Greylisting works on the premise that valid mail servers will attempt redelivery of mail if they receive a "temporarily unavailable" error from the destination server, while spam hosts and viruses will typically attempt delivery only once and then move on to the next target. This means legitimate mail from a remote system will be delayed, but afterwards your mail server will remember that the sender is valid and let the mail straight through. The delay on the first message can be inconvenient, but on the whole, greylisting is one of the most successful spam-mitigation techniques currently available. To take advantage of greylisting, install Postgrey:
$ sudo apt-get install postgrey
Postgrey runs as a daemon on your mail server on port 60000, so configure Postfix to use it as a delivery policy service. Open /etc/postfix/main.cf and add an entry for the service:
smtpd_recipient_restrictions = reject_unauth_destination, check_policy_service inet:127.0.0.1:60000
Then restart Postfix and put a tail on the Postfix logfile before sending a test message to the system from an external mail server. On the first delivery attempt, you will see the message rejected with a nonfatal error, and then after five minutes your mail server will allow the message to be delivered. Subsequent messages from the same remote system will be delivered immediately.

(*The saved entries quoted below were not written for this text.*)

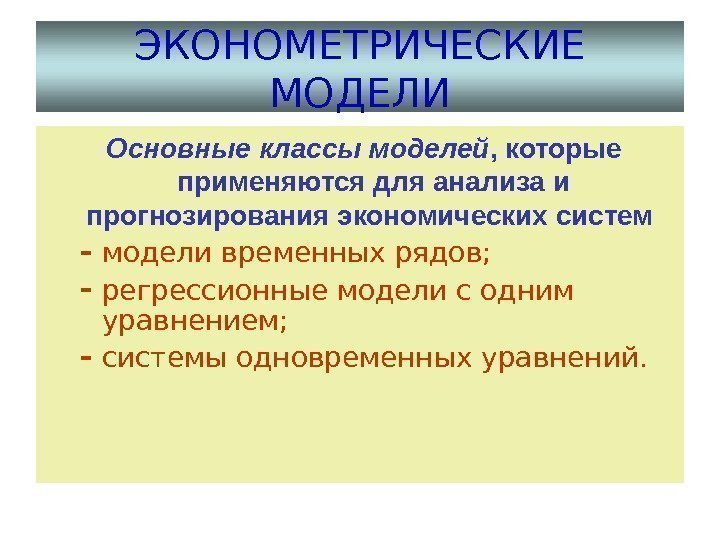 ЭКОНОМЕТРИЧЕСКИЕ МОДЕЛИ

Основные классы моделей, которые применяются для анализа и прогнозирования экономических систем

- модели временных рядов;
- регрессионные модели с одним уравнением;
- системы одновременных уравнений.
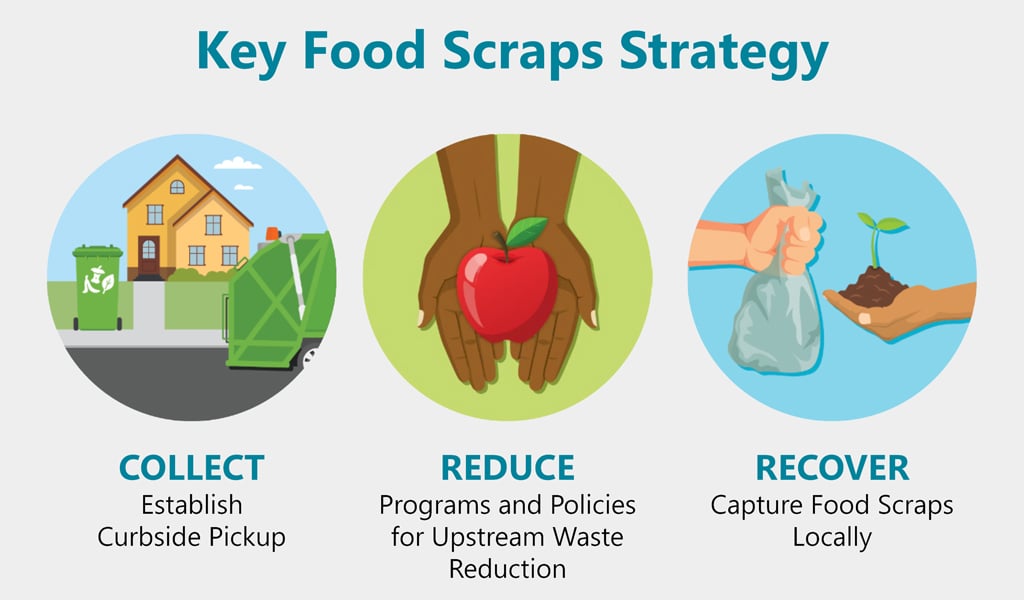 Key Food Scraps Strategy

COLLECT
Establish Curbside Pickup

REDUCE
Programs and Policies for Upstream Waste Reduction

RECOVER
Capture Food Scraps Locally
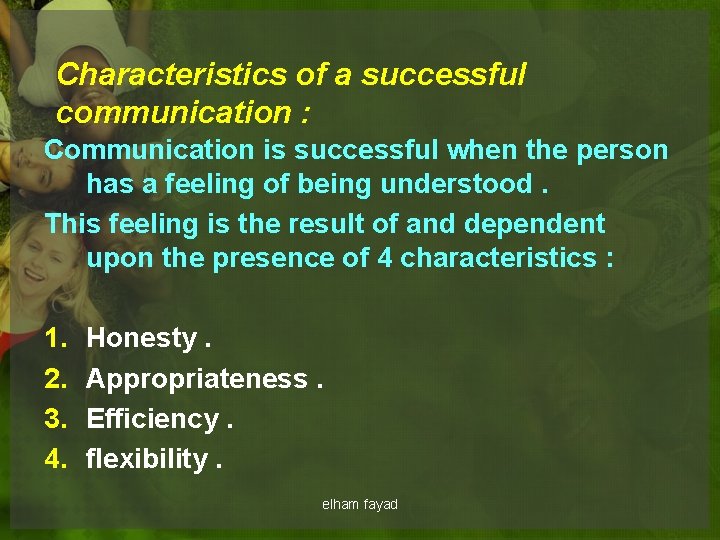 Characteristics of a successful communication :

Communication is successful when the person has a feeling of being understood .

This feeling is the result of and dependent upon the presence of 4 characteristics :

1. Honesty .
2. Appropriateness .
3. Efficiency .
4. flexibility .

elham fayad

$ sudo apt-get install mailgraph $ sudo /etc/init.d/mailgraph start
Mailgraph watches mail-server activity and logs it in an extremely efficient database, and then builds graphs that you can access through a web browser at http:// yourhost /cgi-bin/mailgraph.cgi. By default, the graphs are accessible from anywhere, so if you prefer to keep them secret, you may wish to restrict access to them using an Apache .htaccess file or with explicit access control in the Apache configuration.
POP and IMAP Services
To allow users to collect mail from the server, you need to run IMAP and/or POP services. Once again, there is a variety of alternatives, each of which have advantages and disadvantages, but the Courier suite provides very simple setup and natively supports maildir format:
$ sudo apt-get install courier-imap courier-imap-ssl \\ courier-pop courier-pop-ssl
If you configured Postfix to use maildirs, as described above, you don't need to make any changes to the Courier configuration: it will automatically detect the maildirs, and everything should just work.